■ Kutipan Teks Sumber:
<<<<

Sesungguhnya agama (yang diridai) di sisi Allah ialah Islam. Orang-orang yang telah diberi kitab tidak berselisih, kecuali setelah datang pengetahuan kepada mereka karena kedengkian di antara mereka. Siapa yang kufur terhadap ayatayat Allah, sesungguhnya Allah sangat cepat perhitungan(-Nya)
Prof. Quraish Shihab :
Sesungguhnya agama (yang disyariatkan) di sisi Allah adalah Islam. Tidak berselisih orang-orang yang telah diberi al-Kitab kecuali sesudah datang pengetahuan kepada mereka karena kedengkian di antara mereka. Barang siapa kafir terhadap ayat-ayat Allah maka sesungguhnya Allah sangat cepat hisab-Nya.

>>>>

■ Data Hasil Ekstraksi:

<<<<

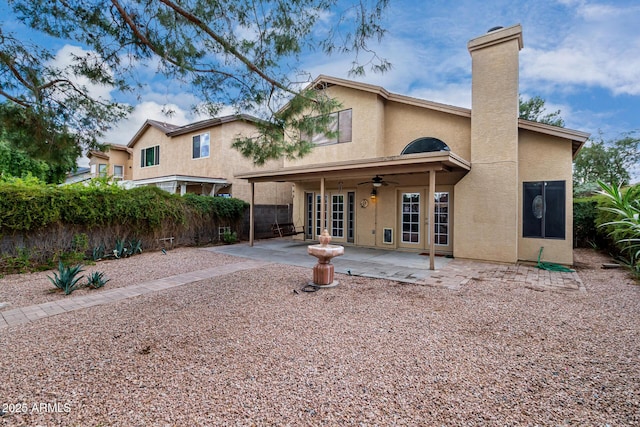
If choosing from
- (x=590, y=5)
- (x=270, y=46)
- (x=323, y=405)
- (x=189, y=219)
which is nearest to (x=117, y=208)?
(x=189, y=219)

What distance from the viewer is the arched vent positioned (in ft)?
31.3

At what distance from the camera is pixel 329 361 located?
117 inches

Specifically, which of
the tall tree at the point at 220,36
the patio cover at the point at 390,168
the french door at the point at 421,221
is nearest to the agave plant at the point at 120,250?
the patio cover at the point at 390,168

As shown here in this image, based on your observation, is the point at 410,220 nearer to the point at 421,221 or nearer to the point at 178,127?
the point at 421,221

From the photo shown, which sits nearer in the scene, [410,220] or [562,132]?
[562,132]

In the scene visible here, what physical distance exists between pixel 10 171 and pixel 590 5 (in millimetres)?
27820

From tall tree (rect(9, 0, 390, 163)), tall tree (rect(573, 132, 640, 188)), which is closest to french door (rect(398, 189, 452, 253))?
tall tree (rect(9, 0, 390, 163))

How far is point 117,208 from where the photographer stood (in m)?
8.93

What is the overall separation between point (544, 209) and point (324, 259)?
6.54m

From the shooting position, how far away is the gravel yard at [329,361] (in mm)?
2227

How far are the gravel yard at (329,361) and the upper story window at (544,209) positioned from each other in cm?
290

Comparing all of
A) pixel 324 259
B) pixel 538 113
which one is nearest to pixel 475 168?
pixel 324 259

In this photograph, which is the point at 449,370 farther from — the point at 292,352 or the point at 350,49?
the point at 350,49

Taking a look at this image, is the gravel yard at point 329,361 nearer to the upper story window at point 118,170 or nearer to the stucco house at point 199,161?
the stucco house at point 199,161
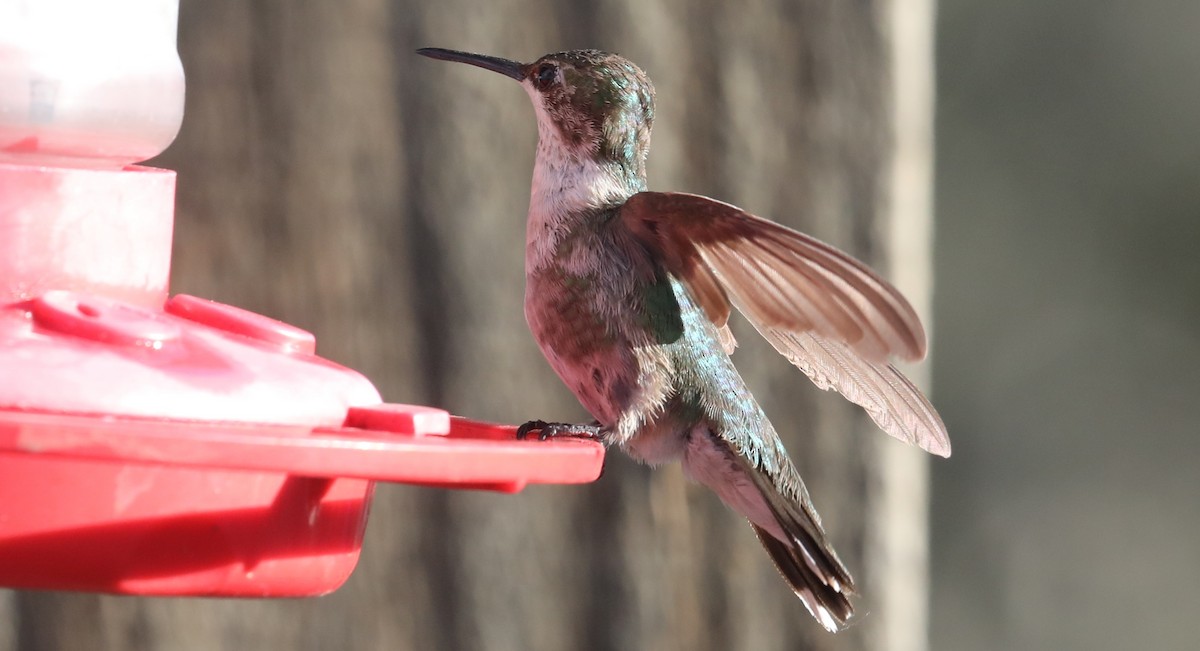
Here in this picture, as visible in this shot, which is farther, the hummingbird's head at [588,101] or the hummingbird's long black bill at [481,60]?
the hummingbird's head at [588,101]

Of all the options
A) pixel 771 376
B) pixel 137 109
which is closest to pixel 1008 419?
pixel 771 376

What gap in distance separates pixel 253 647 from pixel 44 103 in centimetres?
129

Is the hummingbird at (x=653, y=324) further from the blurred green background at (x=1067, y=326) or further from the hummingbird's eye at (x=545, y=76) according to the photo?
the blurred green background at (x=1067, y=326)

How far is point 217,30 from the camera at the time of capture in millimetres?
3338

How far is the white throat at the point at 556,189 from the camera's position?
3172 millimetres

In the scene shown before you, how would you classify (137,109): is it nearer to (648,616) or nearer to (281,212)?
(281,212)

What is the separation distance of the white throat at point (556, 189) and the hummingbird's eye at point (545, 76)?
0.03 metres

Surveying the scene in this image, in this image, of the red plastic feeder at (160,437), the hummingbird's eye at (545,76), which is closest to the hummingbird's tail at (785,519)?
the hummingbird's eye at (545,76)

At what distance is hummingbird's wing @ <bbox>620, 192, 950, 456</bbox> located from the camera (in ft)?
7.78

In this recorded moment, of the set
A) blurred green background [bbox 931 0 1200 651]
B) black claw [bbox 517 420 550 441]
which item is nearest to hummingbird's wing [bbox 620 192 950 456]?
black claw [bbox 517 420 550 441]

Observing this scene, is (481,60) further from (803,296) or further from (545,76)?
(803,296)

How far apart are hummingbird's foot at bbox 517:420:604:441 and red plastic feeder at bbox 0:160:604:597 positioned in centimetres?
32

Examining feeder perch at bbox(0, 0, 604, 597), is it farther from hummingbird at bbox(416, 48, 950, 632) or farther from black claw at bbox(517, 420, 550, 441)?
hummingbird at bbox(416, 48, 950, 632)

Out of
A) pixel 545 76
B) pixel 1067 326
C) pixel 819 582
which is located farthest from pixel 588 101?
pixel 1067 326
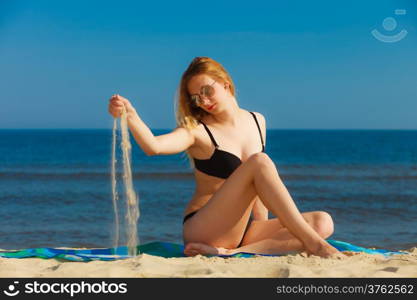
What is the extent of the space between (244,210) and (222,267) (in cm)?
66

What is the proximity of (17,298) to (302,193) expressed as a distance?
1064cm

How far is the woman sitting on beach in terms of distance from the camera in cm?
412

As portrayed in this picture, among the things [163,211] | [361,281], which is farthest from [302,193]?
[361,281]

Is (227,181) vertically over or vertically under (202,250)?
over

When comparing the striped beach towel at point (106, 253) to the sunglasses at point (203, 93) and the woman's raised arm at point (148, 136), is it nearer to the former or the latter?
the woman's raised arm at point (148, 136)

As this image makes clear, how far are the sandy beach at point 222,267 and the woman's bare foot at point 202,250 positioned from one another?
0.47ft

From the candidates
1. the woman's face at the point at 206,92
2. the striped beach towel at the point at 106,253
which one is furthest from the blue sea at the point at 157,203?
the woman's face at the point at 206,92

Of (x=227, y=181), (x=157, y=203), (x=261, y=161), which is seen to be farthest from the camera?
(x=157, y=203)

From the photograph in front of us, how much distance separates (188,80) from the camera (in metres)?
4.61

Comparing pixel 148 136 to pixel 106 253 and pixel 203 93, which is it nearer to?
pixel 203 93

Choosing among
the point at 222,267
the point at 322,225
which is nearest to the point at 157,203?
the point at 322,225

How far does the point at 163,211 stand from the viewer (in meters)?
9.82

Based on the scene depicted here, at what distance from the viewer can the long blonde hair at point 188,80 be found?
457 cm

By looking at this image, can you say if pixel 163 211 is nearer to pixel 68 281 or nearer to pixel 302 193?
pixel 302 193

>>>>

■ Langkah yang Dikerjakan:
1: Dalam kutipan terjemahan, frasa apa yang dicantumkan di dalam tanda kurung setelah kata "agama" pada versi Prof. Quraish Shihab?
2: Nyatakan entri yang terletak di antara baris yang memuat "Based on the" hingga akhir entri, inklusif, sebagai CSV dua kolom dengan nama kolom teks_entri dan jawaban. Setiap entri menempati satu baris, dan setiap kolom ditulis dalam satu bidang berkutip dengan jeda baris diganti spasi.
Kutipan terjemahan dan entri tidak memiliki keterkaitan satu sama lain.

■ Hasil Secara Berurutan:
1: (yang disyariatkan)

2:
teks_entri,jawaban
"Based on the scene depicted here, at what distance from the viewer can the long blonde hair at point 188,80 be found?","457 cm"
"By looking at this image, can you say if pixel 163 211 is nearer to pixel 68 281 or nearer to pixel 302 193?","pixel 302 193"